Educação: 'Aluno dividia celular com dois irmãos': 51% na rede pública ainda não têm acesso a computador com internet (4º bimestre).
'Aluno dividia celular com dois irmãos': 51% na rede pública
ainda não têm acesso a computador com internet
Pesquisa exclusiva do Datafolha mostra que
conectividade precária continua a ser um problema para alunos mais vulneráveis
após 18 meses de pandemia, dificultando o aprendizado e a compensação dos
prejuízos sofridos enquanto as escolas estiveram fechadas.
Metade dos alunos matriculados em escolas públicas
do país continuam sem ter um computador com conexão à internet para poder
estudar, passado cerca de um ano e meio desde o início da pandemia.
O dado foi revelado por uma pesquisa do instituto
Datafolha, encomendada por Fundação Lemann, Itaú Social e Banco Interamericano
de Desenvolvimento, à qual a BBC News Brasil teve acesso. O estudo investiga
como as famílias avaliam a educação não presencial durante a pandemia.
O acesso aos computadores com acesso à internet vem
aumentando aos poucos desde o início da pandemia: na primeira das sete
pesquisas conduzidas pela Fundação Lemann e Itaú Social, realizada em maio de
2020, eram 42% dos alunos, índice que chegou a 49% no levantamento mais
recente, com base em entrevistas feitas entre agosto e setembro.
Mas 51% das famílias entrevistadas disseram que
ainda enfrentam esse problema.
Mesmo com a ligeira melhora, esse patamar ainda é
considerado insuficiente e um problema "urgente", diante do aumento
na desigualdade educacional do país e do fato de que as escolas continuam
aumentando sua dependência dos recursos digitais, mesmo com a volta gradual às aulas
presenciais.
O celular foi o equipamento mais utilizado (85%)

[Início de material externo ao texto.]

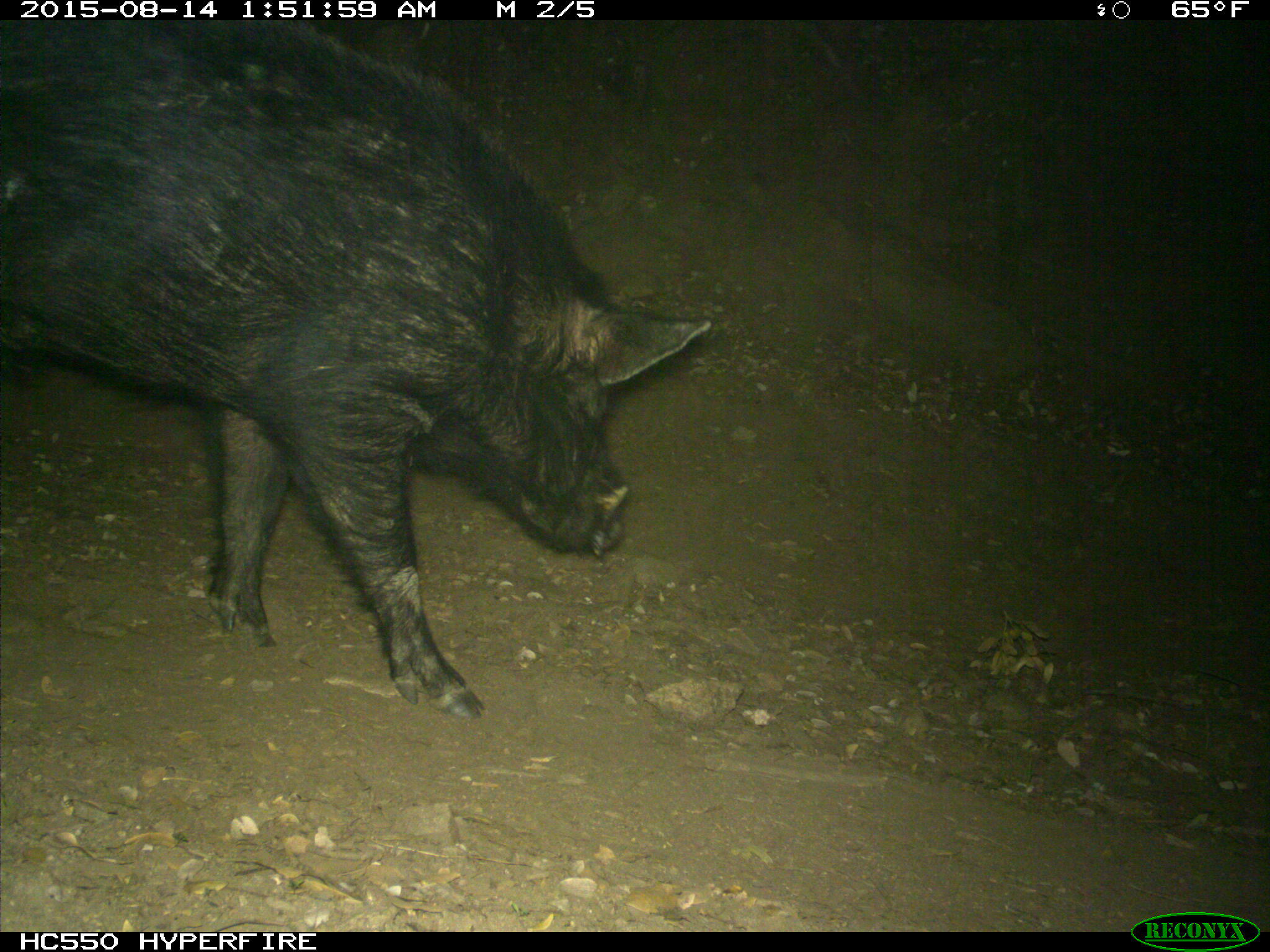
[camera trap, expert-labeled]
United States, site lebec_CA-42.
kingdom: Animalia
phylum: Chordata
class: Mammalia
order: Artiodactyla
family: Suidae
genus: Sus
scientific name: Sus scrofa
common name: wild boar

pelos alunos das famílias entrevistadas para acessar aulas e atividades, o que
é considerado um limitante ao aprendizado — até porque mais de um terço desses
alunos tinham de dividir o aparelho com outros membros da família.
A pesquisa reflete a realidade observada pelo
professor Marcelo Martins, que dá aula nas redes pública e privada e coordena
um cursinho preparatório na comunidade carente de Vila Cruzeiro, na zona Norte
do Rio de Janeiro.
"Nunca teve conectividade aqui", diz ele
à BBC News Brasil. "É precário, desanimador."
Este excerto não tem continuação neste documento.